- _AUFGABE_
Schreib aus dem Text über Ecuador als Zufluchtsort alles von „(Foto: AFP)“ bis hinunter zu „Schnippchen schlagen will.“ Wort für Wort ab.

- _AUSGEWÄHLTER TEXT_
————

Zufluchtsort für Assange und Snowden:Eine Hoffnung namens Ecuador

Zufluchtsort für Assange und Snowden: Rafael Correa, der Präsident von Ecuador in mitten seiner Parteimitglieder

Rafael Correa, der Präsident von Ecuador in mitten seiner Parteimitglieder

(Foto: AFP)

Warum suchen sich Wikileaks-Gründer Assange und Whistleblower Snowden ausgerechnet ein Land aus, das die Organisation "Reporter ohne Grenzen" auf Platz 119 der Pressefreiheit platziert? Es liegt auf der Hand: Ecuador ist ein sicherer Hafen für "Verräter", solange dort ein linksgerichteter Präsident den Gringos ein Schnippchen schlagen will.

————

- _BEREITGESTELLTES MATERIAL_

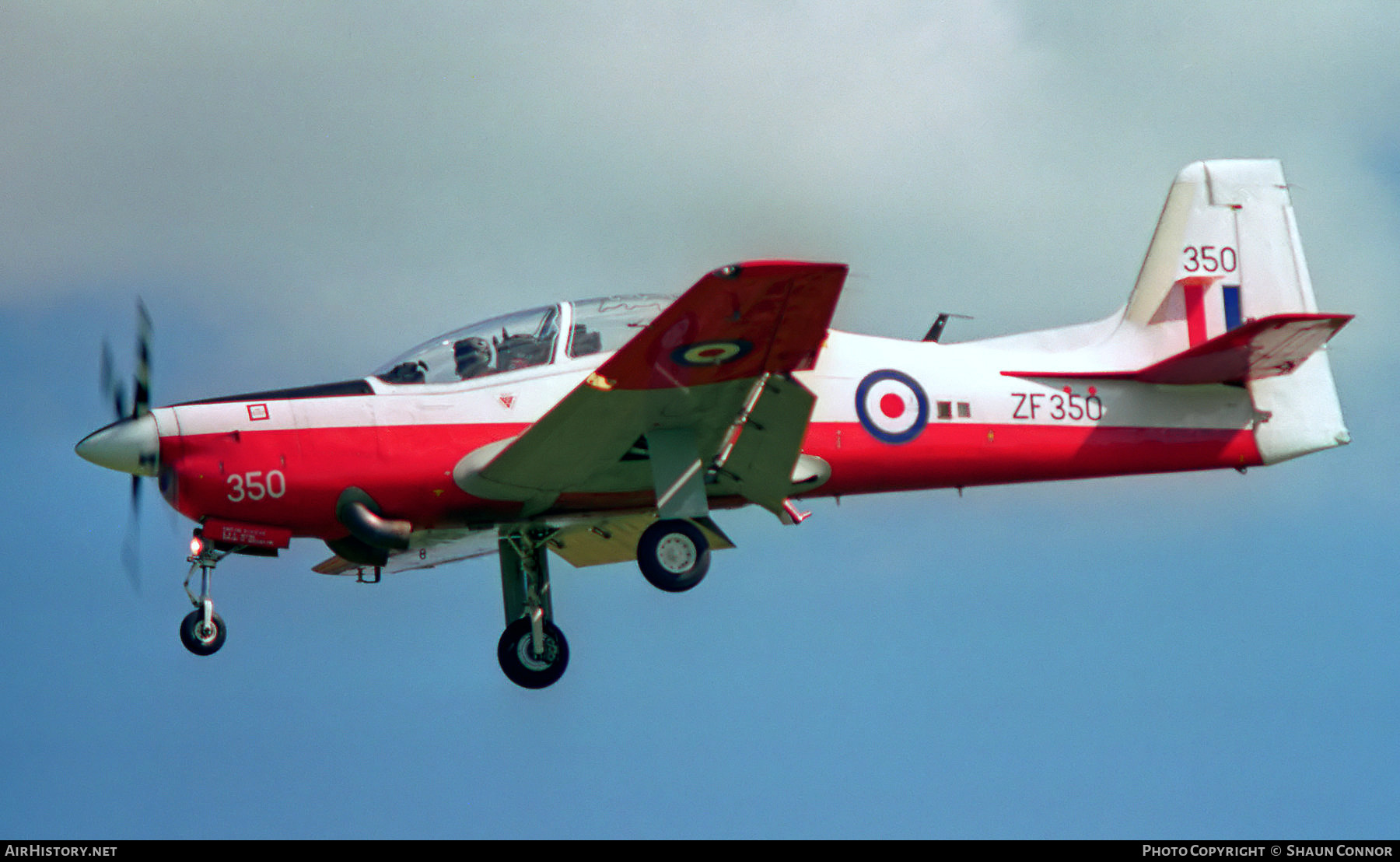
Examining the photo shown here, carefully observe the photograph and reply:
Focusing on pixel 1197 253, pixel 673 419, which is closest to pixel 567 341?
pixel 673 419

————

- _ERGEBNIS_
(Foto: AFP)

Warum suchen sich Wikileaks-Gründer Assange und Whistleblower Snowden ausgerechnet ein Land aus, das die Organisation "Reporter ohne Grenzen" auf Platz 119 der Pressefreiheit platziert? Es liegt auf der Hand: Ecuador ist ein sicherer Hafen für "Verräter", solange dort ein linksgerichteter Präsident den Gringos ein Schnippchen schlagen will.